Simili alle bare per i poveri erano quelle di gran parte dei contadini, costruite con abete, pioppo o cerro, secondo il legno che il falegname di campagna aveva disponibile. Talvolta, un parente del defunto veniva giù in città con il mulo e si faceva costruire una cassa lì per lì: “a tésta quèdra”, con quattro semplici tavole di abete, o di pioppo, che facilitava una decomposizione più rapida: senza alcuna zincatura, solo una veloce “spenelèta” con acqua ragia e tinta nera.
Al funerale di chi moriva in condizioni di totale miseria, per lo più all’ospedale, all’ospizio, negli orfanotrofi o al “manicomio”, dovevano pensarci il Comune e la Congregazione di Carità, che davano in appalto la costruzione delle casse funebri. Erano assai più spoglie di quelle che Eugenio Marioli pure offriva “a prezzi modicissimi”: “Trovasi pronte casse funebri di noce a urna foderate di zinco e imbottite a satin, di castagno a urna foderate di zinco, a urna di pino o abete foderate di lamiera, semplici di qualunque qualità o spessore”. Si trattava infatti di bare modestissime – “quatro tavole grezze d’abeto, quatro chiodi e via…” -: casse “a tésta quèdra”, senza “code di rondine”, senza cornici, per lo più senza zincatura, perché destinate alla sepoltura nella nuda terra. Il trasporto al cimitero avveniva con la “Carolina”, il carro funebre così chiamato dal nome della prima defunta che vi fu posta.
Nel 1931 Giuseppe Pazzaglia si aggiudicò l’appalto delle casse per i defunti indigenti dell’ospedale a queste condizioni: casse per adulti L. 22, fanciulli dai 4 ai 7 anni L. 12, bambini L. 8. Quattro anni dopo, il nuovo fornitore di bare, “Vasìntone” Berretti, chiese inutilmente un aumento. In effetti le tariffe erano assai basse, ove si consideri che nel 1933, in occasione dei funerali del prof.

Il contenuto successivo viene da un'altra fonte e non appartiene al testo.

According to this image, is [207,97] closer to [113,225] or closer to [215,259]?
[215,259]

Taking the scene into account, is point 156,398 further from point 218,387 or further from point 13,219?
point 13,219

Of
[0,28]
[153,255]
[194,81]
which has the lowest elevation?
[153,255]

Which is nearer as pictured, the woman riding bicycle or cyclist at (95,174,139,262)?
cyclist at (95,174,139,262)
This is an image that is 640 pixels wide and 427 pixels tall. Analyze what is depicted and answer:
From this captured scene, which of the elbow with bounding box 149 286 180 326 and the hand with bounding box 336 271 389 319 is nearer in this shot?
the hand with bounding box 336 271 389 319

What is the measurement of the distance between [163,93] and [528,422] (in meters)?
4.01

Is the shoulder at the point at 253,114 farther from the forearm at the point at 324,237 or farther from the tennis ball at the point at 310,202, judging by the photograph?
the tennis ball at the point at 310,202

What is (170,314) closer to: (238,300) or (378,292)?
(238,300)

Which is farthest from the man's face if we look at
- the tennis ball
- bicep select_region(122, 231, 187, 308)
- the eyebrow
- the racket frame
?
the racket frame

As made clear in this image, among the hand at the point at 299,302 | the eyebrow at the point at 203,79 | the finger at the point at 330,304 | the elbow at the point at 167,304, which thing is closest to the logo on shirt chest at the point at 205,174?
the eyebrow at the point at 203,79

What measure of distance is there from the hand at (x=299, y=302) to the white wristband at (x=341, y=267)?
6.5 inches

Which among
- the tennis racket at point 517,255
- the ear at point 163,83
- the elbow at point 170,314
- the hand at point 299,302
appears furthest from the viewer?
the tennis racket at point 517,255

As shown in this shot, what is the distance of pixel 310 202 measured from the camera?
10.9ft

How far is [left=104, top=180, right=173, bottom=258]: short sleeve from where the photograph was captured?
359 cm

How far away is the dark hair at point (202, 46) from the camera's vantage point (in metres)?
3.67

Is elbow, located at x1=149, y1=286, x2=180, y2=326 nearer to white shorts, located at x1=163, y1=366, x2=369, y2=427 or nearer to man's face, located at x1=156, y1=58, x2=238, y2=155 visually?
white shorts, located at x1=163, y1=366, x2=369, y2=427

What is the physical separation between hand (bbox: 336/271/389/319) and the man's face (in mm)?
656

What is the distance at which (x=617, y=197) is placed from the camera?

Nazzareno Giorgi, Giuseppe Rossi addebitò L. 180, legno e fattura, per la cassa “in legno cipresso con sopra coperchio a tomba con code di rondine e lucidato a spirito”, e L. 70 per la copertura in zinco; sei anni prima, Antonio Rubechi era stato saldato con L. 500 per una “cassa funebre di castagno con cornige di noce e zingo”. Nel 1939 Berretti tornò a insistere, lamentando come da ormai troppo tempo producesse bare “a remissione”: ogni cassa, sostenne, gli costava L. 32, e cioè L. 28 in legno, L. 1 in bullette e L. 3 in fattura. Ottenne così di aggiornare le tariffe proprio a L. 32 per gli adulti, L. 25 per i fanciulli, L. 7 per i bambini. Quanto ai costi delle bare ordinarie, nel 1940 Matteo Biagini fornì quella di legno di cipresso per i funerali del pittore Marco Tullio Bendini a L. 550, zincatura compresa.
Durante la guerra, le tariffe delle casse per i poveri subirono sensibili ritocchi, soprattutto per l’incremento dei costi del legname. Nel 1943 quelle per gli adulti giunsero a costare L. 90 e fu chiesto un ulteriore aumento a L. 125. Dopo la Liberazione i costi lievitarono ancora. Giuseppe Rossi costruì le bare per le vittime dei bombardamenti: addebitò L. 1.500 per quelle ordinarie, L. 1.900 per una di castagno e L. 2.900 per un’altra di cipresso.

Previdentemente, i falegnami costruivano per tempo la propria cassa funebre, solida e dignitosa. C’era chi la teneva nel fondo di casa, chi in bottega e chi – si favoleggia – non avesse altro posto per conservarla che sotto il letto.